-- START OF Input rows --

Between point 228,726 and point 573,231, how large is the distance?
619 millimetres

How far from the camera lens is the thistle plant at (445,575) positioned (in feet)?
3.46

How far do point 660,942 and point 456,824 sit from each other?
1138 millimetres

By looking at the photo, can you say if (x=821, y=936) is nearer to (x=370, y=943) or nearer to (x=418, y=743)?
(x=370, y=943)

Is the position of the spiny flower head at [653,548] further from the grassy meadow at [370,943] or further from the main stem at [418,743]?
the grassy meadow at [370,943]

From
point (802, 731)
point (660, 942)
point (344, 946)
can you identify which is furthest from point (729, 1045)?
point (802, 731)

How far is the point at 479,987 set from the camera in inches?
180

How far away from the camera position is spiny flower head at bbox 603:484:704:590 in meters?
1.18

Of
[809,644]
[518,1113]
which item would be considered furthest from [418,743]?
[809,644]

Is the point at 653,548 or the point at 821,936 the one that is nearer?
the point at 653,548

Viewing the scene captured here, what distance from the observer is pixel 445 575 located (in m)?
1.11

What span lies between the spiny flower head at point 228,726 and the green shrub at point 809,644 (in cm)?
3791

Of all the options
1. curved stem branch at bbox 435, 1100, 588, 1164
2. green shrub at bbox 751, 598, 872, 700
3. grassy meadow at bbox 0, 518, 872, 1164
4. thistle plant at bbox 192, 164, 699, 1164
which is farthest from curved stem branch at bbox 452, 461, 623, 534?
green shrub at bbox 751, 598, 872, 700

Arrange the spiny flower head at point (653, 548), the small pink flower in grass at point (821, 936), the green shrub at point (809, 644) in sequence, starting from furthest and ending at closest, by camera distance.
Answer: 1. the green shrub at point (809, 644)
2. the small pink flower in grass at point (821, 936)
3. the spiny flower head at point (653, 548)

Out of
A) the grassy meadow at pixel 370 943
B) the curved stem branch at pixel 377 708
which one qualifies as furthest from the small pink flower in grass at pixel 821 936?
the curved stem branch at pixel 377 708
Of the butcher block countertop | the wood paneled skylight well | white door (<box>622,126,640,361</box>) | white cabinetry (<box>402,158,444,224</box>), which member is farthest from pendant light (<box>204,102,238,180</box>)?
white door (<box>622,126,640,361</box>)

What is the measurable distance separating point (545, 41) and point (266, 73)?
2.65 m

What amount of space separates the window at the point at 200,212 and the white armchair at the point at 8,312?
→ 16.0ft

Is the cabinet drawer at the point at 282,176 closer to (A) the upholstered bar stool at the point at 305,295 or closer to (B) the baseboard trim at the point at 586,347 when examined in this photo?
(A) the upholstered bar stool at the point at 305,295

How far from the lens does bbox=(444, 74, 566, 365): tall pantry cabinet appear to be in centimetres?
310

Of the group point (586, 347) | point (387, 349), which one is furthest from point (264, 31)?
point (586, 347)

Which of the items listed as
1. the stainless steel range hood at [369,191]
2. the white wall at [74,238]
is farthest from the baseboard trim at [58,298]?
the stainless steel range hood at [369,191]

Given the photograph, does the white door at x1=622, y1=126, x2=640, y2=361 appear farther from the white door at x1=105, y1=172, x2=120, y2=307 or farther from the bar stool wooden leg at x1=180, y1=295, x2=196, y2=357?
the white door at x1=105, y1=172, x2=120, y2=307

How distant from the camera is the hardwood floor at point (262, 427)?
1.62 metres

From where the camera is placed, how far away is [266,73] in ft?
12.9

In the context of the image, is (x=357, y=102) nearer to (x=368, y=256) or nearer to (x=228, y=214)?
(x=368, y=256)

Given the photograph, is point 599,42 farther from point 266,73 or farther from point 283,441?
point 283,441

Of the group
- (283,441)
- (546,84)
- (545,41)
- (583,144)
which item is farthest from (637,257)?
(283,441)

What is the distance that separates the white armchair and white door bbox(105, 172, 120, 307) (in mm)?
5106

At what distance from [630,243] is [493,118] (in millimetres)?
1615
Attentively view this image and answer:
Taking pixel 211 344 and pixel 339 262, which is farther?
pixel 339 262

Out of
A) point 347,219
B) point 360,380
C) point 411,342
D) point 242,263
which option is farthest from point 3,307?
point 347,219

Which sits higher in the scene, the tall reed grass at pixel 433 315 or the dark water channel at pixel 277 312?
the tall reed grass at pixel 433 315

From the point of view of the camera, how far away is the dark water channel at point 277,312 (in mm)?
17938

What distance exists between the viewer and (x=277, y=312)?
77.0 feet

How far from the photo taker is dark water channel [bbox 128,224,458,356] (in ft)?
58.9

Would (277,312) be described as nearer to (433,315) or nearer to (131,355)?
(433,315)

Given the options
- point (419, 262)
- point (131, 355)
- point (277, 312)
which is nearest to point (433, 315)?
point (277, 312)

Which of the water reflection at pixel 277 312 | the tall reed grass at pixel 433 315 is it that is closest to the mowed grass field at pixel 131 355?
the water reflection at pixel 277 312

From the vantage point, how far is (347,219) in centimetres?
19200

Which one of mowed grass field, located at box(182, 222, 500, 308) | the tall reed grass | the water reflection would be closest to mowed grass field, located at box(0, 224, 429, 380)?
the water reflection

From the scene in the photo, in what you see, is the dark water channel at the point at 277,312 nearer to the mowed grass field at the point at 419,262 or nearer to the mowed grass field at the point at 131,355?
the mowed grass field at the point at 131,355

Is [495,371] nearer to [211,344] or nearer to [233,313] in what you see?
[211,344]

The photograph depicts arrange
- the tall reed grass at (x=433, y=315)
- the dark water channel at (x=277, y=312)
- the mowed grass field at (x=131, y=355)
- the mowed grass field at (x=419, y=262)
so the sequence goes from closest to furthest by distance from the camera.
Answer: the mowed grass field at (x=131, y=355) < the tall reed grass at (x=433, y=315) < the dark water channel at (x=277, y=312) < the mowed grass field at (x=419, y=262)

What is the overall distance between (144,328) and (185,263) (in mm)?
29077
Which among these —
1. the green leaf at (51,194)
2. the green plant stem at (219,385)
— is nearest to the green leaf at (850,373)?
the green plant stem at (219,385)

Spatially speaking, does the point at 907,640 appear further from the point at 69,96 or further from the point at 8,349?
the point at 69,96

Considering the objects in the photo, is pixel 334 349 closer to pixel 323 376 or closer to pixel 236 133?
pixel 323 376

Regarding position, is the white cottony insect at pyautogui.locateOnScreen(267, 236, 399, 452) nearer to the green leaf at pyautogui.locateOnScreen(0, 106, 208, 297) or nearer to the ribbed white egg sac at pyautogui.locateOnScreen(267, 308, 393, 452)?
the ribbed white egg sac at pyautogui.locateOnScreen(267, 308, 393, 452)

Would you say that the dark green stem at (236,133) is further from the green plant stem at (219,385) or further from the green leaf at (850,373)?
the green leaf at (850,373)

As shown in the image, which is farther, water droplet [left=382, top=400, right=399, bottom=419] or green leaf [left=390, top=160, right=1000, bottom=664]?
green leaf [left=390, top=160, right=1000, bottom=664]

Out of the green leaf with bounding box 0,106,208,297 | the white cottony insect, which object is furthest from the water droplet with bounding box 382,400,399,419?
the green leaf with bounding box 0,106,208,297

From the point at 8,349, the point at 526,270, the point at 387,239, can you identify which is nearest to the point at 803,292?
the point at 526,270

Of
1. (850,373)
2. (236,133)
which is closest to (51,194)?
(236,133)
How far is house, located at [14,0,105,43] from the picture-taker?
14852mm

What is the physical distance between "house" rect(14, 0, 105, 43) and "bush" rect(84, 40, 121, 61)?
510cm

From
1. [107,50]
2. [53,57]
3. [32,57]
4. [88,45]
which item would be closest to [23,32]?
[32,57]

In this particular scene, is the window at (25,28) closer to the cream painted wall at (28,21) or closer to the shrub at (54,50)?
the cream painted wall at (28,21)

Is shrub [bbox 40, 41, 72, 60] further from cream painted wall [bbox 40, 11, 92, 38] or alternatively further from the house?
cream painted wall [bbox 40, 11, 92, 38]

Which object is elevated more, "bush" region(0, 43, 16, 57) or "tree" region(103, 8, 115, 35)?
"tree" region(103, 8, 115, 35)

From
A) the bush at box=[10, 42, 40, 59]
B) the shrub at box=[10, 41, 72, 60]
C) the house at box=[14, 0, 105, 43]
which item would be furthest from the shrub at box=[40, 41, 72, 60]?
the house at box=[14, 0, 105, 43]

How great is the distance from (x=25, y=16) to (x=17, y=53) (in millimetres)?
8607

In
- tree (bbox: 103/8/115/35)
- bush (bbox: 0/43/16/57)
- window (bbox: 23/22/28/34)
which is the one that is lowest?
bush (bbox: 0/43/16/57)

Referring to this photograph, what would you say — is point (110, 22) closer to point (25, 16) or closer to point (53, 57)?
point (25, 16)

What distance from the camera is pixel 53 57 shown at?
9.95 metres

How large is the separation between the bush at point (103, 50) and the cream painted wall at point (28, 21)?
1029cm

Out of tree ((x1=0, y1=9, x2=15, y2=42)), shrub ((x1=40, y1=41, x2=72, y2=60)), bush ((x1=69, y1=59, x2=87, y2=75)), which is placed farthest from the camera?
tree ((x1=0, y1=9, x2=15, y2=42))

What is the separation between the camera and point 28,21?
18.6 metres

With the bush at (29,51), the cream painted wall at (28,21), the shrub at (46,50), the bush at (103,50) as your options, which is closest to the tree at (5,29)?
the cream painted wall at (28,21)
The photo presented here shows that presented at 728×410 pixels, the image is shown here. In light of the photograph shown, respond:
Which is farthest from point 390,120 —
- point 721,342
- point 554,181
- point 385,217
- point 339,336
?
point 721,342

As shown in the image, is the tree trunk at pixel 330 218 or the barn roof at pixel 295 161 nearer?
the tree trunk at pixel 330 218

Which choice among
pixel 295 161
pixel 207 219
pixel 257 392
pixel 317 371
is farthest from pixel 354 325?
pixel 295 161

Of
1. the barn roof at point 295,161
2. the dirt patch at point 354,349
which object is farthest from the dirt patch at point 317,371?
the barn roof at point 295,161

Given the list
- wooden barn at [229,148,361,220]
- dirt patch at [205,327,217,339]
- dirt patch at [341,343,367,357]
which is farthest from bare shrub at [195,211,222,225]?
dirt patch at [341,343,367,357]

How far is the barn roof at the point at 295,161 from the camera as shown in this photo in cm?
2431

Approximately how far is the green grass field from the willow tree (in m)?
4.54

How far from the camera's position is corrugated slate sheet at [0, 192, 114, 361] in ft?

-- END OF Input rows --

▶ Task goal
Only the lines from the one that contains "As shown in the image, is" to the end of the entries above should be given again, exactly and in full.

▶ Answer below
As shown in the image, is the tree trunk at pixel 330 218 or the barn roof at pixel 295 161 nearer?
the tree trunk at pixel 330 218

Which choice among
pixel 295 161
pixel 207 219
pixel 257 392
pixel 317 371
is farthest from pixel 354 325?
pixel 295 161

Of
1. the barn roof at point 295,161
2. the dirt patch at point 354,349
which object is farthest from the dirt patch at point 317,371?
the barn roof at point 295,161

Given the list
- wooden barn at [229,148,361,220]
- dirt patch at [205,327,217,339]
- dirt patch at [341,343,367,357]
which is farthest from bare shrub at [195,211,222,225]?
dirt patch at [341,343,367,357]

How far is the barn roof at the point at 295,161 from the camera as shown in this photo in cm?
2431

Approximately how far is the green grass field from the willow tree (in m)?
4.54

How far from the camera's position is corrugated slate sheet at [0, 192, 114, 361] in ft?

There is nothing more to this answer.